Can you refinance a buydown loan if rates go down?
Yes. If you refinance the loan during the term of the rate buy-down, the seller credits that would’ve gone to the loan will get refunded back to you. So you don’t lose those credits and you aren’t locked into the loan for the entire term. It’s a win-win.
Should you buy down your interest rate?
This isn’t something you would typically do for yourself because you’re not saving yourself any money by doing this on your own. Where this comes in to your advantage is if you can get the seller to pay for this.
And sellers are paying for it!
In my local MLS, there are 740 listings that are offering some sort of rate buy-down. That’s before they’ve even been asked to provide it. Consider the fact that in September 2023 for my local MLS, sellers negotiated an average of 4.4% off the original price of their home to sell. The average sales price on a home was $456,473. The math says sellers are willing to negotiate about $20,000. That’s more than enough for a 2-1 rate buydown on most homes and you’d still have money leftover for some closing costs.
So, here’s a quick recap…
The pros and cons of buying down the interest rate:
Pros:
The seller pays for it upfront.
It’s administered for you so it’s a set it and forget it system.

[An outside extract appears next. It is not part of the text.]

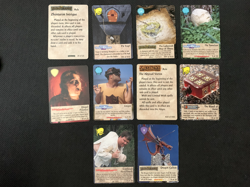 Spellfire Master the Magic 400 Card Lot - Including 10 Chase Cards 4 - Image 1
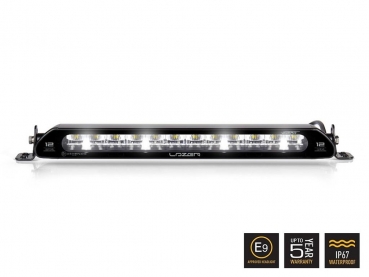 LAZER Lamps Linear-12 Elite mit Positionslicht schwarz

They can help you pad your savings in the short-term.
Cons:
It doesn’t increase your budget since you still have to qualify at the higher interest rate.
When the buy-down expires, the new payments could come as a surprise.
Not all lenders offer it, so be sure you’re working with a lender who can facilitate a buy-down. We can connect you to one!
Alright. Now you’re an expert on Mortgage Rate Buy-Downs!